#### [SELECTED EXCERPT]
++++++++

Towards 100x Speedup: Full Stack Transformer Inference Optimization

Yao Fu | Website | Blog | Twitter / X

University of Edinburgh | yao.fu@ed.ac.uk

Started writing in Sep 2023, released on Dec 11 2023, last updated on May 17 2024

Thank Hao Zhang @ LMSys, Hao Peng @ UIUC, Swaroop Mishra @ GDM for insightful discussions

Imagine two companies have equally powerful models. Company A can serve the model to 10 users with 1 GPU, but company B can serve 20 users. Who will win in the long run?

Company B, because its cost is cheaper

Imagine a researcher has come up with a super smart decoding method: clever algorithm, solid math, but not compatible with FlashAttention. Can this method be used in production?

Probably not, because flash attention is essential for large scale model deployment

An in-depth understanding of transformer inference can be extremely beneficiary for both research and production. Yet in real world, large scale production is usually not so close to cutting edge research, such that people know algorithm may not know MLsys, and verse visa.

In this post, we discuss full-stack transformer inference optimization, from hardware specs like A100 memory hierarchy, to MLSys methods like FlashAttention and vLLM, to model architectures like Mixture of Experts, to decoding algorithms like Speculative Decoding and its variants. We identify the most foundamental fact that transformer inference is memory bound, and most of the optimization, either from MLSys or from modeling, is based on / exploiting this fact. Like adding buffs in an RPG game, we see how transformer inference is scaled and speed up, step by step.

Cite this work

Table of Content

1 - Hardware: inference on GPUs 1.1 - Preliminary 1.1.1 - GPU architecture 1.1.2 - GPU programming basics 1.1.3 - Compute v.s. memory bound 1.2 - Transformer inference basics 1.2.1 - Prefilling and decoding 1.2.2 - Transformer inference is memory bound 1.2.3 - Memory layout 1.2.4 - Online and offline inference, throughput v.s. latency 1.2.5 - Context length scaling 2 - MLSys: Flash attention and vLLM 2.1 - vLLM and Paged attention 2.2 - Flash attention 2.3 - Flash Decoding 3 - Modeling: architecture and decoding algorithm 3.1 - Classical methods 3.1.1 - Distillation and sparse attention 3.1.2 - Quantization 3.1.3 - Multi-query attention and group-query attention 3.2 - Advanced techniques 3.2.1 - Mixture of experts 3.2.2 - Early exit 3.2.3 - Blockwise decoding 4 - What we have not yet covered 5 - Personal pick Conclusion References

1 - Hardware: inference on GPUs

We start with a discussion of GPU architecture, particularly its memory hierarchy. We identify two important patterns: compute bound and memory bound, and discuss why large transformer inference is memory bound. Then most of the optimization is based on the foundamental knowledge that transformer inference is memory bound, such as as long as we improve the flop utilization we can improve efficiency.

++++++++

#### [DATA]
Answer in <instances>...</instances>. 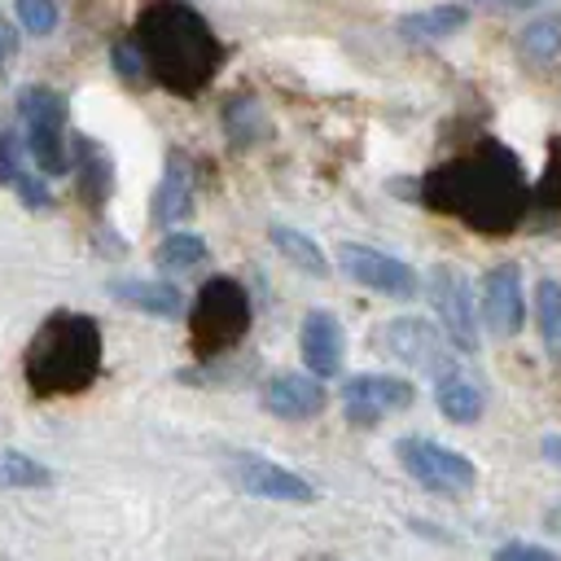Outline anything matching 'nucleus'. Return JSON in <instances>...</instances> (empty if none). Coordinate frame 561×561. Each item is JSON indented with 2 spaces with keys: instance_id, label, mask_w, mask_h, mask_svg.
Instances as JSON below:
<instances>
[{
  "instance_id": "obj_24",
  "label": "nucleus",
  "mask_w": 561,
  "mask_h": 561,
  "mask_svg": "<svg viewBox=\"0 0 561 561\" xmlns=\"http://www.w3.org/2000/svg\"><path fill=\"white\" fill-rule=\"evenodd\" d=\"M53 473L48 465H39L35 456L18 451V447H4L0 451V486H13V491H26V486H48Z\"/></svg>"
},
{
  "instance_id": "obj_3",
  "label": "nucleus",
  "mask_w": 561,
  "mask_h": 561,
  "mask_svg": "<svg viewBox=\"0 0 561 561\" xmlns=\"http://www.w3.org/2000/svg\"><path fill=\"white\" fill-rule=\"evenodd\" d=\"M26 386L35 394H83L101 377V329L88 311H53L26 342Z\"/></svg>"
},
{
  "instance_id": "obj_28",
  "label": "nucleus",
  "mask_w": 561,
  "mask_h": 561,
  "mask_svg": "<svg viewBox=\"0 0 561 561\" xmlns=\"http://www.w3.org/2000/svg\"><path fill=\"white\" fill-rule=\"evenodd\" d=\"M13 188H18V197L31 206V210H48L53 206V193H48V184L31 171V167H22L18 175H13Z\"/></svg>"
},
{
  "instance_id": "obj_33",
  "label": "nucleus",
  "mask_w": 561,
  "mask_h": 561,
  "mask_svg": "<svg viewBox=\"0 0 561 561\" xmlns=\"http://www.w3.org/2000/svg\"><path fill=\"white\" fill-rule=\"evenodd\" d=\"M548 526H552V530H561V508H552V513H548Z\"/></svg>"
},
{
  "instance_id": "obj_15",
  "label": "nucleus",
  "mask_w": 561,
  "mask_h": 561,
  "mask_svg": "<svg viewBox=\"0 0 561 561\" xmlns=\"http://www.w3.org/2000/svg\"><path fill=\"white\" fill-rule=\"evenodd\" d=\"M114 302L131 307V311H145V316H158V320H171L184 311V294L180 285L171 280H136V276H118L105 285Z\"/></svg>"
},
{
  "instance_id": "obj_10",
  "label": "nucleus",
  "mask_w": 561,
  "mask_h": 561,
  "mask_svg": "<svg viewBox=\"0 0 561 561\" xmlns=\"http://www.w3.org/2000/svg\"><path fill=\"white\" fill-rule=\"evenodd\" d=\"M412 399H416L412 381L390 373H351L342 381V408H346V421L355 425H377L381 416L412 408Z\"/></svg>"
},
{
  "instance_id": "obj_23",
  "label": "nucleus",
  "mask_w": 561,
  "mask_h": 561,
  "mask_svg": "<svg viewBox=\"0 0 561 561\" xmlns=\"http://www.w3.org/2000/svg\"><path fill=\"white\" fill-rule=\"evenodd\" d=\"M535 316H539V333H543L548 355L561 364V280L535 285Z\"/></svg>"
},
{
  "instance_id": "obj_4",
  "label": "nucleus",
  "mask_w": 561,
  "mask_h": 561,
  "mask_svg": "<svg viewBox=\"0 0 561 561\" xmlns=\"http://www.w3.org/2000/svg\"><path fill=\"white\" fill-rule=\"evenodd\" d=\"M250 333V294L232 276H210L188 307V342L202 359L232 351Z\"/></svg>"
},
{
  "instance_id": "obj_12",
  "label": "nucleus",
  "mask_w": 561,
  "mask_h": 561,
  "mask_svg": "<svg viewBox=\"0 0 561 561\" xmlns=\"http://www.w3.org/2000/svg\"><path fill=\"white\" fill-rule=\"evenodd\" d=\"M526 320V302H522V267L517 263H495L482 276V324L495 337H513Z\"/></svg>"
},
{
  "instance_id": "obj_6",
  "label": "nucleus",
  "mask_w": 561,
  "mask_h": 561,
  "mask_svg": "<svg viewBox=\"0 0 561 561\" xmlns=\"http://www.w3.org/2000/svg\"><path fill=\"white\" fill-rule=\"evenodd\" d=\"M394 456L434 495H465L478 482V469H473L469 456H460V451H451V447H443V443H434L425 434H403L394 443Z\"/></svg>"
},
{
  "instance_id": "obj_29",
  "label": "nucleus",
  "mask_w": 561,
  "mask_h": 561,
  "mask_svg": "<svg viewBox=\"0 0 561 561\" xmlns=\"http://www.w3.org/2000/svg\"><path fill=\"white\" fill-rule=\"evenodd\" d=\"M491 561H561V552H552V548H543V543L513 539V543H500Z\"/></svg>"
},
{
  "instance_id": "obj_9",
  "label": "nucleus",
  "mask_w": 561,
  "mask_h": 561,
  "mask_svg": "<svg viewBox=\"0 0 561 561\" xmlns=\"http://www.w3.org/2000/svg\"><path fill=\"white\" fill-rule=\"evenodd\" d=\"M337 267H342L355 285H364V289H373V294H386V298H412V294L421 289V276H416L403 259L381 254V250L359 245V241L337 245Z\"/></svg>"
},
{
  "instance_id": "obj_1",
  "label": "nucleus",
  "mask_w": 561,
  "mask_h": 561,
  "mask_svg": "<svg viewBox=\"0 0 561 561\" xmlns=\"http://www.w3.org/2000/svg\"><path fill=\"white\" fill-rule=\"evenodd\" d=\"M526 175L500 145H482L465 158L434 167L421 180V202L478 232H508L526 215Z\"/></svg>"
},
{
  "instance_id": "obj_32",
  "label": "nucleus",
  "mask_w": 561,
  "mask_h": 561,
  "mask_svg": "<svg viewBox=\"0 0 561 561\" xmlns=\"http://www.w3.org/2000/svg\"><path fill=\"white\" fill-rule=\"evenodd\" d=\"M486 9H530V4H539V0H482Z\"/></svg>"
},
{
  "instance_id": "obj_18",
  "label": "nucleus",
  "mask_w": 561,
  "mask_h": 561,
  "mask_svg": "<svg viewBox=\"0 0 561 561\" xmlns=\"http://www.w3.org/2000/svg\"><path fill=\"white\" fill-rule=\"evenodd\" d=\"M70 149H75V158H70V171H79V193H83V202H92V206H101L105 197H110V188H114V175H110V158L88 140V136H75L70 140Z\"/></svg>"
},
{
  "instance_id": "obj_14",
  "label": "nucleus",
  "mask_w": 561,
  "mask_h": 561,
  "mask_svg": "<svg viewBox=\"0 0 561 561\" xmlns=\"http://www.w3.org/2000/svg\"><path fill=\"white\" fill-rule=\"evenodd\" d=\"M329 403L320 377L311 373H280L263 386V408L280 421H302V416H316L320 408Z\"/></svg>"
},
{
  "instance_id": "obj_25",
  "label": "nucleus",
  "mask_w": 561,
  "mask_h": 561,
  "mask_svg": "<svg viewBox=\"0 0 561 561\" xmlns=\"http://www.w3.org/2000/svg\"><path fill=\"white\" fill-rule=\"evenodd\" d=\"M206 259V241L197 237V232H171V237H162V245H158V254H153V263L162 267V272H188V267H197Z\"/></svg>"
},
{
  "instance_id": "obj_31",
  "label": "nucleus",
  "mask_w": 561,
  "mask_h": 561,
  "mask_svg": "<svg viewBox=\"0 0 561 561\" xmlns=\"http://www.w3.org/2000/svg\"><path fill=\"white\" fill-rule=\"evenodd\" d=\"M539 451L552 460V465H561V434H543V443H539Z\"/></svg>"
},
{
  "instance_id": "obj_19",
  "label": "nucleus",
  "mask_w": 561,
  "mask_h": 561,
  "mask_svg": "<svg viewBox=\"0 0 561 561\" xmlns=\"http://www.w3.org/2000/svg\"><path fill=\"white\" fill-rule=\"evenodd\" d=\"M465 22H469V9L465 4H430V9L403 13L399 18V35H408V39H447Z\"/></svg>"
},
{
  "instance_id": "obj_22",
  "label": "nucleus",
  "mask_w": 561,
  "mask_h": 561,
  "mask_svg": "<svg viewBox=\"0 0 561 561\" xmlns=\"http://www.w3.org/2000/svg\"><path fill=\"white\" fill-rule=\"evenodd\" d=\"M224 131H228V140H232L237 149L259 145V140L267 136V114H263V105H259L254 96H232V101L224 105Z\"/></svg>"
},
{
  "instance_id": "obj_11",
  "label": "nucleus",
  "mask_w": 561,
  "mask_h": 561,
  "mask_svg": "<svg viewBox=\"0 0 561 561\" xmlns=\"http://www.w3.org/2000/svg\"><path fill=\"white\" fill-rule=\"evenodd\" d=\"M228 478H232L237 491L259 495V500H280V504H316V495H320L307 478H298L294 469H280V465H272L267 456H254V451L237 456L228 465Z\"/></svg>"
},
{
  "instance_id": "obj_8",
  "label": "nucleus",
  "mask_w": 561,
  "mask_h": 561,
  "mask_svg": "<svg viewBox=\"0 0 561 561\" xmlns=\"http://www.w3.org/2000/svg\"><path fill=\"white\" fill-rule=\"evenodd\" d=\"M377 346L390 355V359H399V364H408V368H425V373H447L451 368V351H447V342H443V333L430 324V320H421V316H399V320H386L381 329H377Z\"/></svg>"
},
{
  "instance_id": "obj_5",
  "label": "nucleus",
  "mask_w": 561,
  "mask_h": 561,
  "mask_svg": "<svg viewBox=\"0 0 561 561\" xmlns=\"http://www.w3.org/2000/svg\"><path fill=\"white\" fill-rule=\"evenodd\" d=\"M22 114V145L39 175H66L70 171V140H66V101L53 88H22L18 92Z\"/></svg>"
},
{
  "instance_id": "obj_26",
  "label": "nucleus",
  "mask_w": 561,
  "mask_h": 561,
  "mask_svg": "<svg viewBox=\"0 0 561 561\" xmlns=\"http://www.w3.org/2000/svg\"><path fill=\"white\" fill-rule=\"evenodd\" d=\"M13 9L31 35H48L57 26V0H13Z\"/></svg>"
},
{
  "instance_id": "obj_2",
  "label": "nucleus",
  "mask_w": 561,
  "mask_h": 561,
  "mask_svg": "<svg viewBox=\"0 0 561 561\" xmlns=\"http://www.w3.org/2000/svg\"><path fill=\"white\" fill-rule=\"evenodd\" d=\"M131 39L149 66V79L180 96H197L224 61V44L215 39L210 22L184 0H149Z\"/></svg>"
},
{
  "instance_id": "obj_17",
  "label": "nucleus",
  "mask_w": 561,
  "mask_h": 561,
  "mask_svg": "<svg viewBox=\"0 0 561 561\" xmlns=\"http://www.w3.org/2000/svg\"><path fill=\"white\" fill-rule=\"evenodd\" d=\"M184 215H193V180H188V167L180 158H171L167 162V175L153 188V224L171 228Z\"/></svg>"
},
{
  "instance_id": "obj_7",
  "label": "nucleus",
  "mask_w": 561,
  "mask_h": 561,
  "mask_svg": "<svg viewBox=\"0 0 561 561\" xmlns=\"http://www.w3.org/2000/svg\"><path fill=\"white\" fill-rule=\"evenodd\" d=\"M425 294L430 307L456 351H478V311H473V289L456 263H434L425 272Z\"/></svg>"
},
{
  "instance_id": "obj_16",
  "label": "nucleus",
  "mask_w": 561,
  "mask_h": 561,
  "mask_svg": "<svg viewBox=\"0 0 561 561\" xmlns=\"http://www.w3.org/2000/svg\"><path fill=\"white\" fill-rule=\"evenodd\" d=\"M434 403H438V412H443L447 421L473 425V421L482 416V408H486V394H482L478 377H469V373H460V368H447V373L434 377Z\"/></svg>"
},
{
  "instance_id": "obj_21",
  "label": "nucleus",
  "mask_w": 561,
  "mask_h": 561,
  "mask_svg": "<svg viewBox=\"0 0 561 561\" xmlns=\"http://www.w3.org/2000/svg\"><path fill=\"white\" fill-rule=\"evenodd\" d=\"M272 245H276V254L280 259H289L298 272H307V276H329V259H324V250L307 237V232H298V228H285V224H276L272 232Z\"/></svg>"
},
{
  "instance_id": "obj_27",
  "label": "nucleus",
  "mask_w": 561,
  "mask_h": 561,
  "mask_svg": "<svg viewBox=\"0 0 561 561\" xmlns=\"http://www.w3.org/2000/svg\"><path fill=\"white\" fill-rule=\"evenodd\" d=\"M114 66H118V75H123L127 83H145V79H149V66H145L140 48H136V39H118V44H114Z\"/></svg>"
},
{
  "instance_id": "obj_20",
  "label": "nucleus",
  "mask_w": 561,
  "mask_h": 561,
  "mask_svg": "<svg viewBox=\"0 0 561 561\" xmlns=\"http://www.w3.org/2000/svg\"><path fill=\"white\" fill-rule=\"evenodd\" d=\"M517 53H522V61H530V66H548V61L561 53V13L530 18V22L517 31Z\"/></svg>"
},
{
  "instance_id": "obj_13",
  "label": "nucleus",
  "mask_w": 561,
  "mask_h": 561,
  "mask_svg": "<svg viewBox=\"0 0 561 561\" xmlns=\"http://www.w3.org/2000/svg\"><path fill=\"white\" fill-rule=\"evenodd\" d=\"M298 351H302V364L311 377H333L342 368V351H346V333L337 324L333 311L316 307L302 316V329H298Z\"/></svg>"
},
{
  "instance_id": "obj_30",
  "label": "nucleus",
  "mask_w": 561,
  "mask_h": 561,
  "mask_svg": "<svg viewBox=\"0 0 561 561\" xmlns=\"http://www.w3.org/2000/svg\"><path fill=\"white\" fill-rule=\"evenodd\" d=\"M13 48H18V39H13V26H9L4 18H0V66H4L9 57H13Z\"/></svg>"
}]
</instances>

++++++++

#### [YOUR TASKS]
1/ Answer these questions from the post on transformer inference optimization above, one line each:
(a) How many users can Company B serve with one GPU?
(b) What fundamental fact about transformer inference does the post identify?
(c) On what date was the post released?
2/ Carry on the post on transformer inference optimization, starting right after its last sentence.

#### [RESPONSES TO THE EXERCISE]
1/
(a) 20 users
(b) Transformer inference is memory bound.
(c) December 11, 2023

2/
1.1 - Preliminary

1.1.1 - GPU architecture

Overall it looks like this

Basics: DRAM, L2 cache, and SM

Comparison to CPU

SM is simialr to CPU cores, but with significantly larger level of parallelism
L2 cache and DRAM is simialr to CPU L2 and DRAM
In FlashAttention paper, L2 L1 is called SRAM

A100 80G SXM

108 SM, DRAM 80G, 40M L2 cache

What’s inside an SM?

L1 cache: instruction and data

Tensor core: where matrix multiplication happens. Recall that neural network computation is basically gigantic batchs of matrix multiplication

1.1.2 - GPU programming basics

When performing model.generate(prompt) we do

Memory access:

load model weights from HBM to L2 cache to SM

Compute:

perform a matrix multiplication in SM, SM asks tensor core to do it
Which operation takes more time? Actually it is the memory access.
We will show that when running transformer inference, most of the time is spent on waiting to move model parameters / activation from / to the memory, rather than the actual computation

A100:

108 SM, DRAM 80G, 40M L2 cache
bf16 tensor core: 312 trillion float point operation per second (tflops)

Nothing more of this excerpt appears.